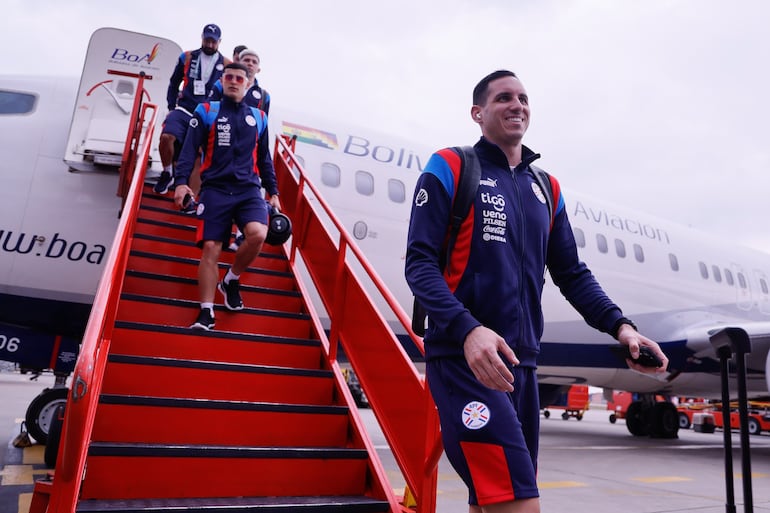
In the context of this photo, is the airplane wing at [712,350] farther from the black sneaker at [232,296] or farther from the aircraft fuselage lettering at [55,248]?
the aircraft fuselage lettering at [55,248]

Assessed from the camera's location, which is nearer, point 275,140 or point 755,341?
point 275,140

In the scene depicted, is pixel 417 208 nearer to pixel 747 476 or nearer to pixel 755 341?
pixel 747 476

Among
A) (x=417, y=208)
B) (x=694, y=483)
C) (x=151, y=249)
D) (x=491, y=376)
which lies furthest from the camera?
(x=694, y=483)

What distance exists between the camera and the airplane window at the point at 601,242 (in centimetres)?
908

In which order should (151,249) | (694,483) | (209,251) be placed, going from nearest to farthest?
(209,251) < (151,249) < (694,483)

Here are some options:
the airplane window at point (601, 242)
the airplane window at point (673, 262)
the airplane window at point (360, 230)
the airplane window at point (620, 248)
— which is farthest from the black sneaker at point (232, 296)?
the airplane window at point (673, 262)

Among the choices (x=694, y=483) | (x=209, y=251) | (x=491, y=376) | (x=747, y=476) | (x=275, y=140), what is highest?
(x=275, y=140)

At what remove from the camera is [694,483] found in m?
6.69

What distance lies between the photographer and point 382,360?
359 centimetres

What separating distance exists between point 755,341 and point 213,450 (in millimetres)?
9088

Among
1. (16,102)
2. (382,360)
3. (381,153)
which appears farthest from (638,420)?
(16,102)

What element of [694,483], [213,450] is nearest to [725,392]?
[213,450]

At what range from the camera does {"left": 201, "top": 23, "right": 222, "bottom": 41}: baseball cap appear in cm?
562

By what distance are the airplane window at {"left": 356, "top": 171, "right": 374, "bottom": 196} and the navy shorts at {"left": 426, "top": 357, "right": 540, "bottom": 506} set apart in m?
5.25
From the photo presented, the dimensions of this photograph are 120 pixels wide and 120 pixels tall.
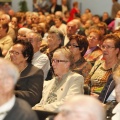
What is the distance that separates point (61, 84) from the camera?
407cm

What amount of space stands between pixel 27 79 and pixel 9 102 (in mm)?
1570

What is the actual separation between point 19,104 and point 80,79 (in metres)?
1.42

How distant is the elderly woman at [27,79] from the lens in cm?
403

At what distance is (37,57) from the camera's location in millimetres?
5359

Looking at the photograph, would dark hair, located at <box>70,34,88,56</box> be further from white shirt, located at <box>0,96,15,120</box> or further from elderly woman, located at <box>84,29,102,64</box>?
white shirt, located at <box>0,96,15,120</box>

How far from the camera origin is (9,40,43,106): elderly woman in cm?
403

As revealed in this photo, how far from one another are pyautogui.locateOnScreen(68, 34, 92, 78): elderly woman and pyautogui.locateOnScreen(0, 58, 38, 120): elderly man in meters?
2.27

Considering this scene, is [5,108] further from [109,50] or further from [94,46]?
[94,46]

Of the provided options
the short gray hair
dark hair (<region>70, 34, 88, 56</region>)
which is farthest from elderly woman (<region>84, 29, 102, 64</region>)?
the short gray hair

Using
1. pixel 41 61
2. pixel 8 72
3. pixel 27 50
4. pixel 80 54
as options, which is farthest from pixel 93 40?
pixel 8 72

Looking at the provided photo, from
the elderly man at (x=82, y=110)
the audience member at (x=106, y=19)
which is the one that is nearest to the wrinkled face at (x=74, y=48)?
the elderly man at (x=82, y=110)

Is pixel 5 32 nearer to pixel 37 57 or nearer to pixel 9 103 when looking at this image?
pixel 37 57

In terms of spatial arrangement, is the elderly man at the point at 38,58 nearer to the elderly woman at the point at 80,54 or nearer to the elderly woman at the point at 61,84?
the elderly woman at the point at 80,54

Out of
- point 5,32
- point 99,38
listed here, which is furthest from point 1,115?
point 5,32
.....
• [OBJECTIVE]
Using the material above, return every line exactly as it appears, minus the pictures.

• [OUTPUT BELOW]
In the context of this photo, is the airplane wing at [712,350] farther from the black sneaker at [232,296] or farther from the aircraft fuselage lettering at [55,248]?
the aircraft fuselage lettering at [55,248]

Assessed from the camera's location, which is nearer, point 275,140 or point 755,341?
point 275,140

In the scene depicted, is pixel 417 208 nearer to pixel 747 476 or nearer to pixel 755 341?
pixel 747 476

Among
A) (x=417, y=208)
B) (x=694, y=483)
C) (x=151, y=249)
D) (x=491, y=376)
which lies furthest from the camera?
(x=694, y=483)

What distance exists between the camera and the airplane window at the point at 601,242 (in centimetres)?
908

In which order should (151,249) | (694,483) | (209,251) be placed, going from nearest to farthest?
(209,251) < (151,249) < (694,483)

Here are some options:
the airplane window at point (601, 242)
the airplane window at point (673, 262)
the airplane window at point (360, 230)
the airplane window at point (620, 248)
— which is farthest from the black sneaker at point (232, 296)?
the airplane window at point (673, 262)

Among the choices (x=694, y=483) | (x=209, y=251) | (x=491, y=376) | (x=747, y=476) | (x=275, y=140), what is highest?
(x=275, y=140)

At what remove from the camera is [694,483] found in m?
6.69

What distance lies between the photographer and point 382,360?
359 centimetres

What separating distance exists between point 755,341 and point 213,450 (in millimetres)?
9088

Among
1. (16,102)
2. (382,360)
3. (381,153)
which appears farthest from (638,420)?
(16,102)

What element of [694,483], [213,450] is nearest to [725,392]?
[213,450]

At what range from the camera does {"left": 201, "top": 23, "right": 222, "bottom": 41}: baseball cap appear in cm?
562

By what distance are the airplane window at {"left": 356, "top": 171, "right": 374, "bottom": 196} and the navy shorts at {"left": 426, "top": 357, "right": 540, "bottom": 506} set apart in m?
5.25
From the photo presented, the dimensions of this photograph are 120 pixels wide and 120 pixels tall.
What is the distance that separates point (61, 84) from the camera?
407cm

What amount of space stands between pixel 27 79 and pixel 9 102 (in mm)?
1570

What is the actual separation between point 19,104 and point 80,79 (in metres)?
1.42

How distant is the elderly woman at [27,79] from the lens in cm?
403

At what distance is (37,57) from the camera's location in millimetres?
5359

Looking at the photograph, would dark hair, located at <box>70,34,88,56</box> be further from white shirt, located at <box>0,96,15,120</box> or further from elderly woman, located at <box>84,29,102,64</box>?
white shirt, located at <box>0,96,15,120</box>

How far from the camera origin is (9,40,43,106): elderly woman in cm?
403

As revealed in this photo, how far from one another are pyautogui.locateOnScreen(68, 34, 92, 78): elderly woman and pyautogui.locateOnScreen(0, 58, 38, 120): elderly man in meters?
2.27

Considering this scene, is [5,108] further from [109,50] or further from [94,46]?
[94,46]

Of the provided options
the short gray hair
dark hair (<region>70, 34, 88, 56</region>)
which is farthest from elderly woman (<region>84, 29, 102, 64</region>)?
the short gray hair

Using
1. pixel 41 61
2. pixel 8 72
3. pixel 27 50
4. pixel 80 54
as options, which is farthest from pixel 93 40?
pixel 8 72

Looking at the provided photo, from
the elderly man at (x=82, y=110)
the audience member at (x=106, y=19)
which is the one that is nearest to the wrinkled face at (x=74, y=48)?
the elderly man at (x=82, y=110)

Is pixel 5 32 nearer to pixel 37 57 or nearer to pixel 9 103 when looking at this image?
pixel 37 57

In terms of spatial arrangement, is the elderly man at the point at 38,58 nearer to the elderly woman at the point at 80,54 or nearer to the elderly woman at the point at 61,84?
the elderly woman at the point at 80,54

Out of
- point 5,32
- point 99,38
listed here, which is furthest from point 1,115?
point 5,32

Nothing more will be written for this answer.